[Direction A] Using the parole excerpt, say whether each statement agrees with it: (i) the NCCS recommended on 18 September 2013 that Mr Bogoshi be placed on day parole; (ii) the NCCS decided his parole application should be reconsidered in 24 months; (iii) Chapters IV, VI and VII of the 1998 Act came into effect in 1998. Answer yes or no for each, quoting the deciding words.
[Direction B] According to the parole excerpt, why was it argued on Mr Bogoshi's behalf that the reasons for refusing to recommend him for parole were objectively irrational and unreasonable? Answer in one to three sentences.
[Direction C] Reproduce the parole excerpt from "programmes, including obtaining" to "be released on parole.".

[Extract to read]
Mr Bogoshi is currently incarcerated at the Kgosi Mampuru II
Correctional Centre.
[3]
At the time
Mr Bogoshi was sentenced. his imprisonment fell under the purview of
the Correctional Services Act
[2]
("the 1959 Act"). In 1998 the 1959 Act was repealed and
replaced by the Correctional Services Act
[3]
("the 1998 Act"). However, Chapters IV, VI and VII of the
1998 Act only came into effect in 2004.
[4]
On 18
September 2013 the local Parole Board recommended that Mr Bogoshi be
placed on day parole. At the time Mr Bogoshi had already
served a
period of 14 years and two months of his life sentence
[4]
.
On 22 November 2013, second respondent, the National Council for
Correctional Services ("the NCCS") resolved not to

recommend Mr Bogoshi for placement on parole. Instead the NCCS
decided that Mr Bogoshi's application for parole should be postponed

and be reconsidered in 24 months. The reasons provided by the NCCS
for not recommending Mr Bogoshi for placement on parole were
that Mr
Bogoshi  requires  to  be  involved  in
further  rehabilitation  programmes  and

psychological interventions as may be prescribed by a social worker
and a psychologist
[5]
. Further,
the NCCS intimated that it was not satisfied that 'sufficient steps
had been taken to further restorative justice'.
[5]
On 16
January 2014, the first respondent, the Minister of Correctional
Services ("the Minister'') exercised his discretion
in terms of
section 136(3)(c)
[6]
of the 1998
Act read with sections 65(5)
[7]
and 65(6)
[8]
of the 1959 Act not
to place Mr Bogoshi either on day parole or on parole. The exercise
of public power must be exercised lawfully
and is reviewable.
[6]
Mr Bogoshi seeks the reviewing and setting aside
of the respondents' decision not to release him on parole and for the
respondents
to be ordered to release him on parole on the following
grounds:
6.1
that the respondents failed to calculate his
credits in order to advance his date of placement on parole;
6.2
that he has met the requirements for placement on
parole and should be released on parole;
6.3
that since the policy dealing with restorative
justice only applied from 2004, restorative justice does not apply to
him.
[7]
It was
contended on behalf of Mr Bogoshi that since he has completed his
minimum detention period and has undergone various rehabilitation

programmes, including obtaining some educational qualifications
[9]
,
he has satisfied all the requirements set out in the Act and
qualifies to be released on parole.
[8]
It was further submitted that the NCSS's reasons
that Mr Bogoshi should first undergo restorative justice was unfair.
It was contended
that under the 1959 Act restorative justice was not
required and that even if it was required, the respondents took no
steps to
institute the restorative justice process or assist in that
regard. Further, it was argued that Mr Bogoshi's behaviour and
adaptation
while in prison had not been taken into consideration.
[9]
It was argued on behalf of Mr Bogoshi that the
NCSS's reasons for refusing to recommend him for parole were
objectively irrational
and unreasonable in that it does not state
what further rehabilitative training Mr Bogoshi still needs to
undergo. That the only
inference to be drawn is that the respondents
have failed to properly apply their mind to the matter.
[10]
On behalf
of the respondents it was submitted that even if Mr Bogoshi had
served the minimum detention period, he did not have the
right to be
released on parole. It was submitted that in terms of section 136(3)

[Data supplied]

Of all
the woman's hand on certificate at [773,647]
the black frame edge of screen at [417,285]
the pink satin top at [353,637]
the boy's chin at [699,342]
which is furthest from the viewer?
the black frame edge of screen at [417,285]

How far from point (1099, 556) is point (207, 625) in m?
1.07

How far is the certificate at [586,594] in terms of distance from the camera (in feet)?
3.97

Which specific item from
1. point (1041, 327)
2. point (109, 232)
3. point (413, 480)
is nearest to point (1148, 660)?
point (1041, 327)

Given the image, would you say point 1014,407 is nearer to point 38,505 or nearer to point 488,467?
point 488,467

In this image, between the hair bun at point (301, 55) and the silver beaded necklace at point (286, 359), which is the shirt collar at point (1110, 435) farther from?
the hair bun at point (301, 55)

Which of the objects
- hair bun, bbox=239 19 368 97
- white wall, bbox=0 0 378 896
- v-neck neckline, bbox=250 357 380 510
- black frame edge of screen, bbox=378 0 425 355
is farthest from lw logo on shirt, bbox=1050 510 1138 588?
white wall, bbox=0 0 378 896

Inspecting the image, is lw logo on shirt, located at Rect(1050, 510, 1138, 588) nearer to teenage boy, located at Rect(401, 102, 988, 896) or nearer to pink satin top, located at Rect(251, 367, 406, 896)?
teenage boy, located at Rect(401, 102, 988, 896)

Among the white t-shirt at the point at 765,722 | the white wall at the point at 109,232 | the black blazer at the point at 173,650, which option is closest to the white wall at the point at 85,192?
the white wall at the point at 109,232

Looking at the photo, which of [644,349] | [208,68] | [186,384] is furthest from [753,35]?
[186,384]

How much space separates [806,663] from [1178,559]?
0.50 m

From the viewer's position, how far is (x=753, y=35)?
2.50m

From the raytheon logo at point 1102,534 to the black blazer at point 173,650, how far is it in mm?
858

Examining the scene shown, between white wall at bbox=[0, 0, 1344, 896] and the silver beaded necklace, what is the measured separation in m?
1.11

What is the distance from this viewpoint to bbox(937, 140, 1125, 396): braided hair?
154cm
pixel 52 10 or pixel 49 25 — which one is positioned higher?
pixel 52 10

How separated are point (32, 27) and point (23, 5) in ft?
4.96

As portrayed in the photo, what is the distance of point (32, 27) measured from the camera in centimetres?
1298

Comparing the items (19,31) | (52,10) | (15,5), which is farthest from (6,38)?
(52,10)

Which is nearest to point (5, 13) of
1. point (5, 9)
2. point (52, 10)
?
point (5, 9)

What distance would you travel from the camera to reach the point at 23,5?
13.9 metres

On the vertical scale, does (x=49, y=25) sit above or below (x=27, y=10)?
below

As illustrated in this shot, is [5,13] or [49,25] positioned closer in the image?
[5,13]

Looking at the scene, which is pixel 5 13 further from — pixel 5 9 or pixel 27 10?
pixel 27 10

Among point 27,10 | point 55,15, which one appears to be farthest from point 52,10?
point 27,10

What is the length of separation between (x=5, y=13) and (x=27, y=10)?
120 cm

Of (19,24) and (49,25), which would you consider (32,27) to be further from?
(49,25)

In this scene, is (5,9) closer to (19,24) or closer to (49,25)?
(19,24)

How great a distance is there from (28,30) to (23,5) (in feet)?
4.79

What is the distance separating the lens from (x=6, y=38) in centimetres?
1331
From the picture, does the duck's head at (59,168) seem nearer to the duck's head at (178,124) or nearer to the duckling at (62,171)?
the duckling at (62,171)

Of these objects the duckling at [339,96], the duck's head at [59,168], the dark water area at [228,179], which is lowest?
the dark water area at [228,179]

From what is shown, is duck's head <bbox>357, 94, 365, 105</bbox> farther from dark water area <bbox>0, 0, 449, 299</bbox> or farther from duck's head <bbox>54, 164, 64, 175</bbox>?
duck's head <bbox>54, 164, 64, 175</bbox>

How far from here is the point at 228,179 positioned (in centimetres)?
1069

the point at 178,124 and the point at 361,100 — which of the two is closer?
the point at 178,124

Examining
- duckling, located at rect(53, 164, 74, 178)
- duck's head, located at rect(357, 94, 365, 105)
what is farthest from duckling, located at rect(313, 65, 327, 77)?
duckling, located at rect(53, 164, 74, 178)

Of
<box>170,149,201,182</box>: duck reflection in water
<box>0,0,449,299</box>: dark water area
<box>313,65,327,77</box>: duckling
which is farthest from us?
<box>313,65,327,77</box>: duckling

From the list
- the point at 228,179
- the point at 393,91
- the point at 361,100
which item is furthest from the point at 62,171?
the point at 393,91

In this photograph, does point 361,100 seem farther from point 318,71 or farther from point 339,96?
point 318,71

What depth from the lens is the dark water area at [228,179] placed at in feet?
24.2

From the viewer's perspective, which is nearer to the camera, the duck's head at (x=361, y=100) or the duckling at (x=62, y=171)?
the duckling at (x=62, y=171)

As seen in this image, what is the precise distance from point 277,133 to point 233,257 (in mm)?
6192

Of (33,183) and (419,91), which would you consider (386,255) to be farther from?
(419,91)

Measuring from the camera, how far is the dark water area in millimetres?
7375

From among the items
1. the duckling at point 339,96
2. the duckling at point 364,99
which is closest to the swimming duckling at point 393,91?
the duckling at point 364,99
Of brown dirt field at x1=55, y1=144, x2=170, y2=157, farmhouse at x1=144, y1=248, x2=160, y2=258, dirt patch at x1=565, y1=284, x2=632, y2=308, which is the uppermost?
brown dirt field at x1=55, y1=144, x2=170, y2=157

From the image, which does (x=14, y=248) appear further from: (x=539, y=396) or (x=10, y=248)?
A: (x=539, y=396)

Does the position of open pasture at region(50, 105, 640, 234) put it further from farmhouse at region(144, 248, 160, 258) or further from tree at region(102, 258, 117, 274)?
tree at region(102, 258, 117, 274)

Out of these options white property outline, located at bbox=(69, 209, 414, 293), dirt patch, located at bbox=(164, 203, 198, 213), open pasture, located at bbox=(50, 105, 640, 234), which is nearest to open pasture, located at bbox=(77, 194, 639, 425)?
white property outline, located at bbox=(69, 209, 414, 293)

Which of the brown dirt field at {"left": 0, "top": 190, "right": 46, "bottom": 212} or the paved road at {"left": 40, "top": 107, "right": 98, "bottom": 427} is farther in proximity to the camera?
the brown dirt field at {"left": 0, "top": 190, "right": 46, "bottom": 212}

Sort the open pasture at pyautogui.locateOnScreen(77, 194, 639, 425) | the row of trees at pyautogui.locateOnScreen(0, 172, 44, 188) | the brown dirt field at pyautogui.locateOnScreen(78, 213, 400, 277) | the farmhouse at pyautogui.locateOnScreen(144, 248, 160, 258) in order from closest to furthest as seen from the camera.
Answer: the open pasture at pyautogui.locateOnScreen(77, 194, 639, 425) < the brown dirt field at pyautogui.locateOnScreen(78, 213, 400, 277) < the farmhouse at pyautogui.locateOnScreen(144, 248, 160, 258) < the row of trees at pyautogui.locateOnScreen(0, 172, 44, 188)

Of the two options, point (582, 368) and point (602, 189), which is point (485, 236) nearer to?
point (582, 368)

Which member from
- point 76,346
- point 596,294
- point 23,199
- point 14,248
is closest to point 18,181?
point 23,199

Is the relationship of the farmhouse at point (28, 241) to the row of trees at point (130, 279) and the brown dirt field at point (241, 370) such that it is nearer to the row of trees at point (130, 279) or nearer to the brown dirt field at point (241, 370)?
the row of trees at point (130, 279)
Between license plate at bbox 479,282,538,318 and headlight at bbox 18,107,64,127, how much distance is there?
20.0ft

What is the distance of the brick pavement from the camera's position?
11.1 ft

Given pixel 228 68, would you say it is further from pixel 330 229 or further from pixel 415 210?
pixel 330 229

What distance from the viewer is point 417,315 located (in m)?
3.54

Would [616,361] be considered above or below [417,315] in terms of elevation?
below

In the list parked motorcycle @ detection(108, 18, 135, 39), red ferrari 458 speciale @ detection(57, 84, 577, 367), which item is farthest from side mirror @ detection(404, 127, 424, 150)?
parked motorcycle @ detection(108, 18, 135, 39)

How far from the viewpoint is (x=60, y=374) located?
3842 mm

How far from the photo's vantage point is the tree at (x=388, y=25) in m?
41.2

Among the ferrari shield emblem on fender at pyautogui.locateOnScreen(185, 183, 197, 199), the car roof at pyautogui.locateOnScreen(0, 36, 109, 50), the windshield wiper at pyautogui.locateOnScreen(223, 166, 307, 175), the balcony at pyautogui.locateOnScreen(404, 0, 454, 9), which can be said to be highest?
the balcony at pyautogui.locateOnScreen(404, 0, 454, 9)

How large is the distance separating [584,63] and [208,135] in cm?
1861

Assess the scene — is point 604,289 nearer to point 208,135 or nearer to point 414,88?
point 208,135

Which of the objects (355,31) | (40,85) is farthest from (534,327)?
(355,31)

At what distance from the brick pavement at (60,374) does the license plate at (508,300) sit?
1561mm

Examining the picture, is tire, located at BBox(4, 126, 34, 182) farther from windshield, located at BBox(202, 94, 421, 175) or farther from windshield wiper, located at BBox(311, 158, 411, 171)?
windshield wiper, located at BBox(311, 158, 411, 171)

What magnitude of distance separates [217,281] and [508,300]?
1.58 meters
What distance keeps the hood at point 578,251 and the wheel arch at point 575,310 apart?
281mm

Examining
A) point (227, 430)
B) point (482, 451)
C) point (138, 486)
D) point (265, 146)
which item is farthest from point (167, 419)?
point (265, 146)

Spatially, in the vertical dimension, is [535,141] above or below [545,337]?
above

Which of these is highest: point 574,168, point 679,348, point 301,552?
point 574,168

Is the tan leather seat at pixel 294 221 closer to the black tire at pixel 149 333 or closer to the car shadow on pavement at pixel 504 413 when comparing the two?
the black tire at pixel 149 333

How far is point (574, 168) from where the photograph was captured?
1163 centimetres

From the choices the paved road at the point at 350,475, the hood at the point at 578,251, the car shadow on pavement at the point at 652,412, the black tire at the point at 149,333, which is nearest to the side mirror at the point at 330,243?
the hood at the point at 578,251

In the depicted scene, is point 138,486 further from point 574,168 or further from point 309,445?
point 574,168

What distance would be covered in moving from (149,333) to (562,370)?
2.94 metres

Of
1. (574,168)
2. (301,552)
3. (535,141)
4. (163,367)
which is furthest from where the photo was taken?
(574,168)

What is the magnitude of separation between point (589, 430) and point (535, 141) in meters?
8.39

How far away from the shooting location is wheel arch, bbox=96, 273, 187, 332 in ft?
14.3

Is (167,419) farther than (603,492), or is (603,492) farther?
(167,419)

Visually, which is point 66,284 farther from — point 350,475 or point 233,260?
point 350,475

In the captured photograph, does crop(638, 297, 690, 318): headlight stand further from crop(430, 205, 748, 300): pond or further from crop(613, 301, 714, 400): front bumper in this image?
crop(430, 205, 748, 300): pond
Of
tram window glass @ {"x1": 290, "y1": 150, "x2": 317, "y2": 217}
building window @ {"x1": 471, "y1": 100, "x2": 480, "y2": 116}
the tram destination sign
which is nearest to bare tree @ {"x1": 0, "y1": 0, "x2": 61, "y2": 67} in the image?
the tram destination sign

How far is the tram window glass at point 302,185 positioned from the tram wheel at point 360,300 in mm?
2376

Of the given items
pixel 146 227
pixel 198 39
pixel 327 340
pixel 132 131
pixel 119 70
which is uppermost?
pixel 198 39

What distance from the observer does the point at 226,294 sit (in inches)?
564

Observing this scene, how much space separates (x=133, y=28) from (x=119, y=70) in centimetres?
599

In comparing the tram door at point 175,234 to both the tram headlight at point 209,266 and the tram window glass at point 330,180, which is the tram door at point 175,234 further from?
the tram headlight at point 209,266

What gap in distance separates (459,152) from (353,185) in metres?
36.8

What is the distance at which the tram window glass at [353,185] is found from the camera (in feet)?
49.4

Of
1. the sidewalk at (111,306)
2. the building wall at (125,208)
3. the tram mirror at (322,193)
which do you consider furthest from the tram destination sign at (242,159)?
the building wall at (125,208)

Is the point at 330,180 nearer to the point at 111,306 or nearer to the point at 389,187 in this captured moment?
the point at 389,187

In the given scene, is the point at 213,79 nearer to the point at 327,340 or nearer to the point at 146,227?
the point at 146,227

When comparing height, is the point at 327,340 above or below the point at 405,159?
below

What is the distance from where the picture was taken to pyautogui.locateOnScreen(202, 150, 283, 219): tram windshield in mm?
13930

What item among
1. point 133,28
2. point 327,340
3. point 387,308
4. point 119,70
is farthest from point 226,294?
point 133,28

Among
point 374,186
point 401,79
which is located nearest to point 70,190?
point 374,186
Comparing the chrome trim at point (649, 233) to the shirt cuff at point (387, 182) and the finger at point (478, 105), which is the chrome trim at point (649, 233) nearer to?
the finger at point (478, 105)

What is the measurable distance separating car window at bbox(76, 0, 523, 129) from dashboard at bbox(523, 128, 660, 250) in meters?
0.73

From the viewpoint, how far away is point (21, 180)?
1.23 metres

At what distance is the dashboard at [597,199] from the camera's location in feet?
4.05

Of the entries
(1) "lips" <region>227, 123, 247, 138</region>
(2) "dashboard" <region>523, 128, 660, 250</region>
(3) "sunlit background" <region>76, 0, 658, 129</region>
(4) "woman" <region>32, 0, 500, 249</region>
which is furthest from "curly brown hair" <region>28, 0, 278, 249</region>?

[Complete response A]
(i) No: "the local Parole Board recommended that Mr Bogoshi be placed on day parole"
(ii) Yes: "be reconsidered in 24 months"
(iii) No: "Chapters IV, VI and VII of the 1998 Act only came into effect in 2004"

[Complete response B] It was argued that the reasons were irrational and unreasonable because they do not state what further rehabilitative training Mr Bogoshi still needs to undergo. From this, the only inference to be drawn was that the respondents had failed to properly apply their mind to the matter.

[Complete response C]
programmes, including obtaining some educational qualifications
[9]
,
he has satisfied all the requirements set out in the Act and
qualifies to be released on parole.